Bebés “exportados como bagagem”: Coreia do Sul admite crimes macabros

País reconheceu fraude escandalosa em milhares de processos de adoção em relatório histórico esta quarta-feira. “É apenas o começo”.

Pela primeira vez, a Coreia do Sul reconheceu a prática de fraudes e violações de direitos humanos através do seu programa de adoção no estrangeiro, através do qual enviou cerca de 200 mil crianças para fora do país nas décadas que se seguiram à Guerra da Coreia.

As conclusões, divulgada esta quarta-feira pela Comissão para a Verdade e a Reconciliação do governo sul-coreano, apontam para o facto de estas crianças terem sido “enviadas para o estrangeiro como bagagem“.

Agências de adoção sul-coreanas falsificavam sistematicamente documentos para facilitar a adoção de crianças, por vezes, apresentando como órfãs crianças que tinham os pais vivos, revelou a comissão. Em alguns casos, os bebés que morreram antes de serem adotados foram substituídos por outras crianças com a mesma identidade.

Entre as décadas de 1950 e 1990, a Coreia do Sul tornou-se a maior fonte de adoções internacionais do mundo, enviando principalmente crianças para os Estados Unidos e Europa.

O processo foi promovido como uma segunda oportunidade para os órfãos e as crianças abandonadas durante a pobreza do país no pós-guerra, mas o novo relatório aponta para uma realidade muito mais sombria: a adoção tornou-se um modelo de negócio lucrativo.

As agências de adoção cobravam às famílias adotivas milhares em taxas, que por sua vez seriam usadas para obter mais crianças.

O The New York Times relata casos angustiantes de afetados pela grande fraude. Um deles é o de uma menina chamada Chang. Adotada por uma família na Dinamarca em 1974, a sua agência de adoção mentiu e disse que a menina vinha de um orfanato, apesar de saber quem era a sua mãe.
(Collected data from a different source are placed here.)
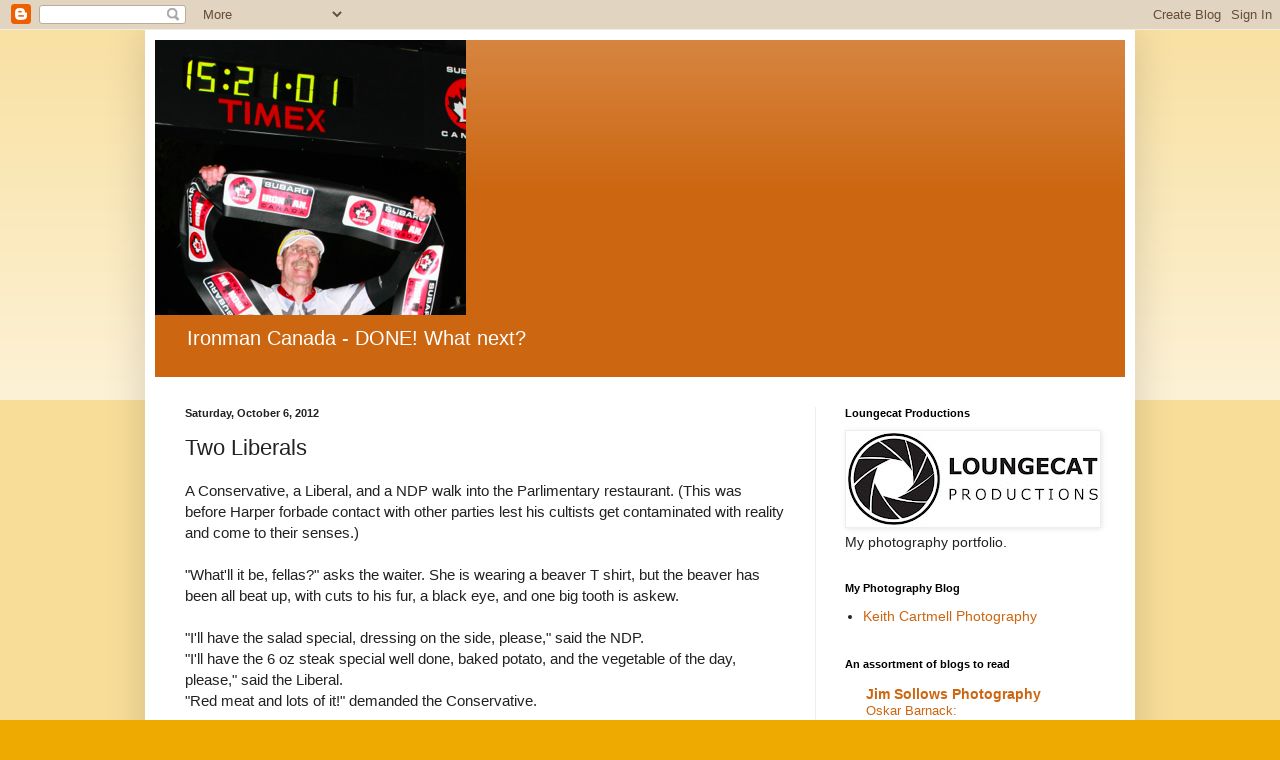

--- FILE ---
content_type: text/plain
request_url: https://www.google-analytics.com/j/collect?v=1&_v=j102&a=473969580&t=pageview&_s=1&dl=https%3A%2F%2Fkeithsodyssey.blogspot.com%2F2012%2F10%2Ftwo-liberals.html&ul=en-us%40posix&dt=Keith%27s%20Odyssey%20to%20Planet%20Fitness%3A%20Two%20Liberals&sr=1280x720&vp=1280x720&_u=IEBAAEABAAAAACAAI~&jid=919403538&gjid=716378112&cid=1642568726.1768752704&tid=UA-37148176-1&_gid=730048292.1768752704&_r=1&_slc=1&z=1421959931
body_size: -454
content:
2,cG-5FP2HY2M00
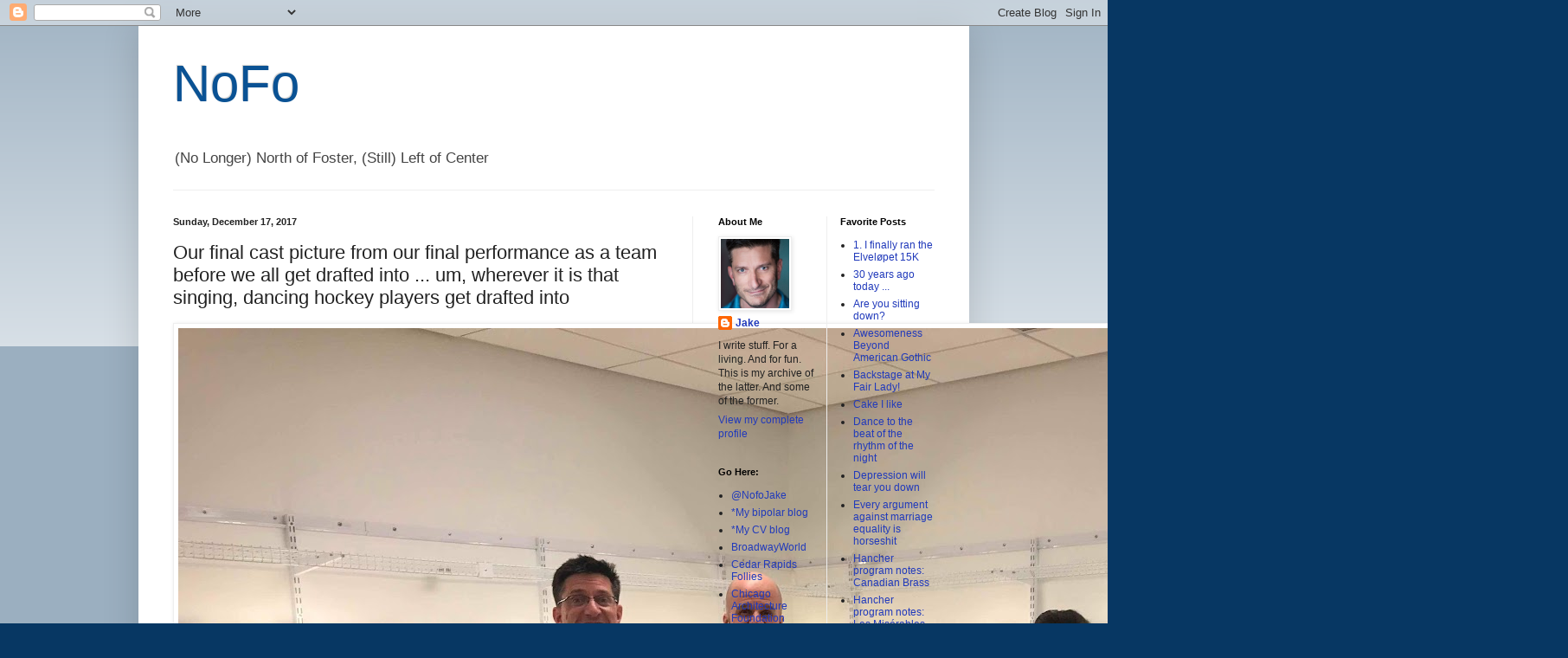

--- FILE ---
content_type: text/html; charset=UTF-8
request_url: https://nofo.blogspot.com/b/stats?style=BLACK_TRANSPARENT&timeRange=ALL_TIME&token=APq4FmAiWC9Au5W4ABL9JFRJVW8xrZxjuVy28h5A9MSqL7GqKkrDQwnFEdVIFV7fJuigoIrUxss1E0T6D94NZsRR3MfrFg7wtg
body_size: -14
content:
{"total":2426797,"sparklineOptions":{"backgroundColor":{"fillOpacity":0.1,"fill":"#000000"},"series":[{"areaOpacity":0.3,"color":"#202020"}]},"sparklineData":[[0,7],[1,8],[2,10],[3,7],[4,12],[5,8],[6,10],[7,7],[8,16],[9,25],[10,14],[11,13],[12,11],[13,9],[14,9],[15,10],[16,29],[17,55],[18,78],[19,100],[20,99],[21,93],[22,21],[23,29],[24,32],[25,23],[26,13],[27,15],[28,14],[29,9]],"nextTickMs":52173}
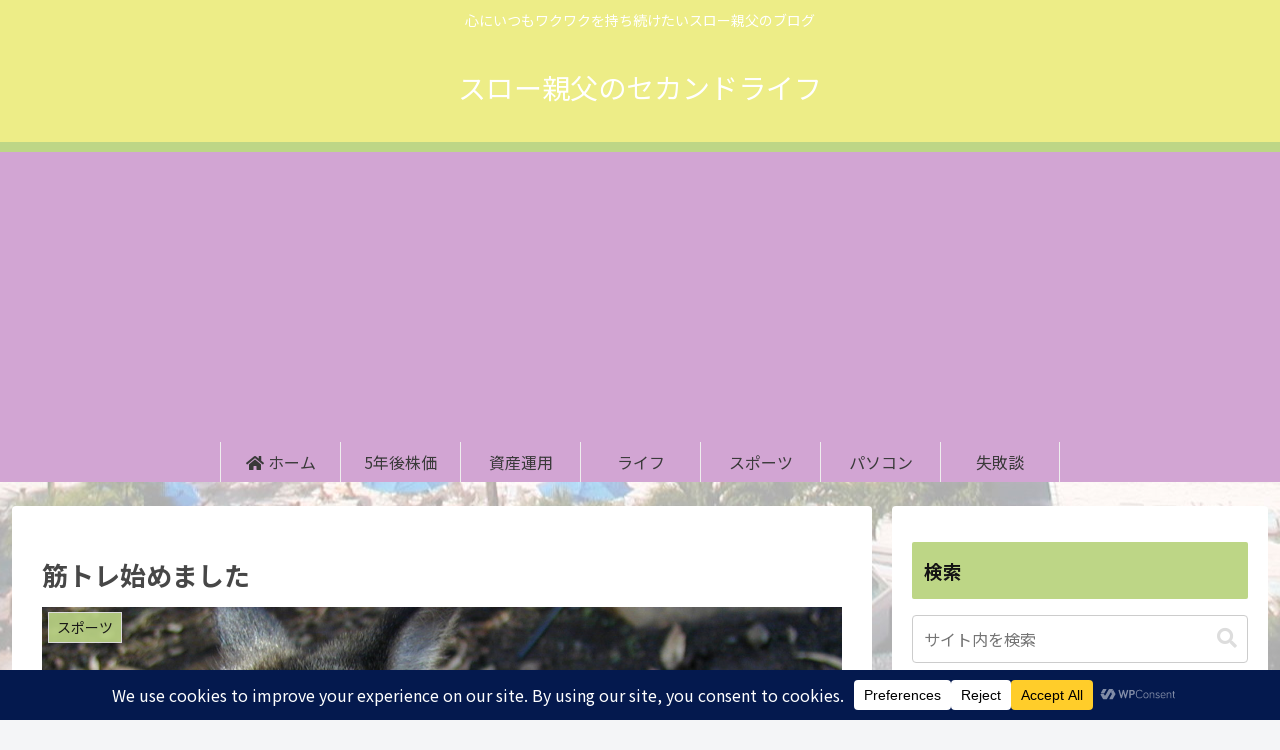

--- FILE ---
content_type: text/html; charset=utf-8
request_url: https://www.google.com/recaptcha/api2/aframe
body_size: 267
content:
<!DOCTYPE HTML><html><head><meta http-equiv="content-type" content="text/html; charset=UTF-8"></head><body><script nonce="F5OOwi7KXDadXI-2o_gPXA">/** Anti-fraud and anti-abuse applications only. See google.com/recaptcha */ try{var clients={'sodar':'https://pagead2.googlesyndication.com/pagead/sodar?'};window.addEventListener("message",function(a){try{if(a.source===window.parent){var b=JSON.parse(a.data);var c=clients[b['id']];if(c){var d=document.createElement('img');d.src=c+b['params']+'&rc='+(localStorage.getItem("rc::a")?sessionStorage.getItem("rc::b"):"");window.document.body.appendChild(d);sessionStorage.setItem("rc::e",parseInt(sessionStorage.getItem("rc::e")||0)+1);localStorage.setItem("rc::h",'1769464166507');}}}catch(b){}});window.parent.postMessage("_grecaptcha_ready", "*");}catch(b){}</script></body></html>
Em 1988, essa mesma agência cobrava 1500 dólares de taxas de adoção e um “donativo” adicional de 400 dólares por criança.

Uma das vítimas de 56 casos classificados como violações de direitos humanos, Anja Pedersen, foi enviada para a Dinamarca em 1976 com o nome de uma rapariga que tinha morrido; Mia Lee Sorensen, enviada para a Dinamarca em 1987, foi informada de que a sua mãe tinha morrido à nascença.

Quando encontrou os seus pais biológicos em 2022, ficaram chocados ao saber que ela estava viva: sua mãe tinha ficado inconsciente durante o parto e mais tarde foi-lhe dito que o bebé tinha morrido.

A comissão não pode processar as agências de adoção envolvidas, mas as suas conclusões têm peso legal e o governo é obrigado a seguir as suas recomendações.

A comissão pediu que o Estado apresentasse um pedido formal de desculpas aos afetados. E isto “é apenas o começo”, disse uma das vítimas, Mary Bowers.

Outros países como a Noruega e a Dinamarca— a investigação da comissão começou no final de 2022 e recebeu 367 pedidos de análise de casos, a maioria da Dinamarca — abriram os seus próprios inquéritos, enquanto os Estados Unidos, o maior beneficiário de adoções coreanas, ainda não o fizeram.